**WORK INSTRUCTION:**
Using the listing below, print the line containing "acoustic guitar types", the line containing "Horst Rechner 07.", and each line between them, exactly and nothing else. Pictures stay out of the print.

**DATA FOR THIS TASK:**
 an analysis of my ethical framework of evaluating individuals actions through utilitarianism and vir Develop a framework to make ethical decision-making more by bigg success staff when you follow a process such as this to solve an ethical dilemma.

* * *

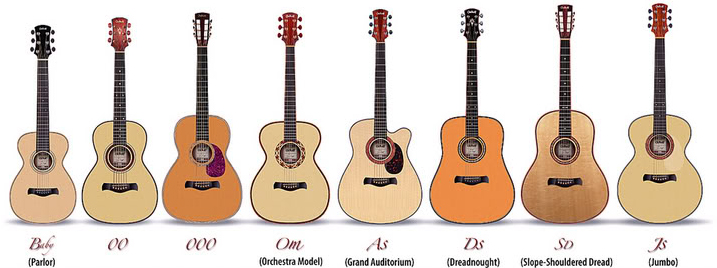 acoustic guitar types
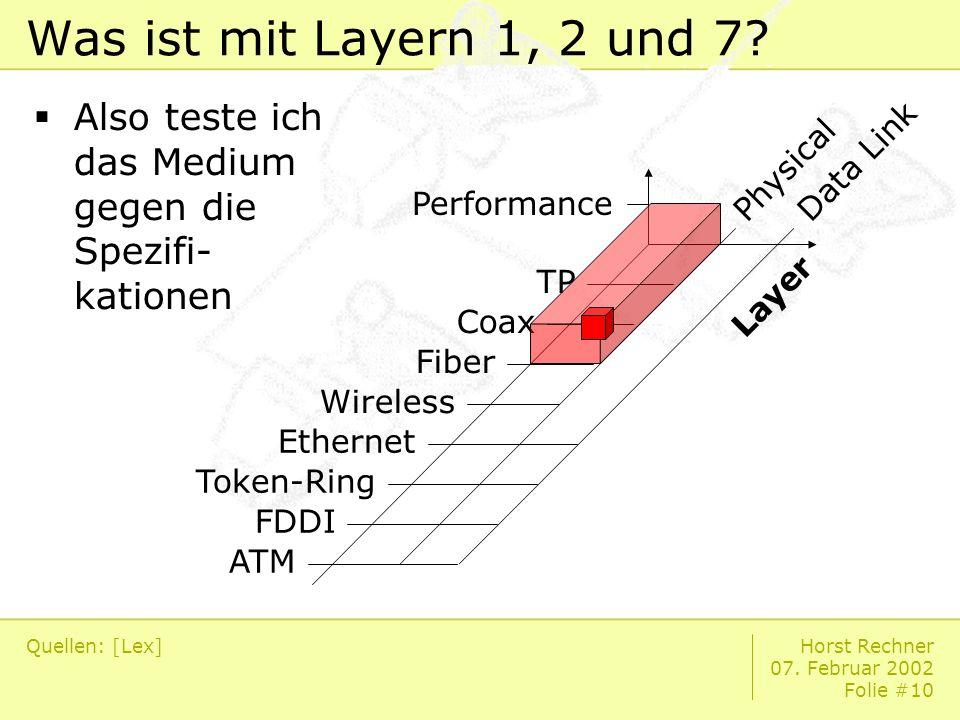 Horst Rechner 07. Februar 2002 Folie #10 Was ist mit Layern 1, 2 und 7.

**OUTPUT BELOW:**
 acoustic guitar types
 Horst Rechner 07. Februar 2002 Folie #10 Was ist mit Layern 1, 2 und 7.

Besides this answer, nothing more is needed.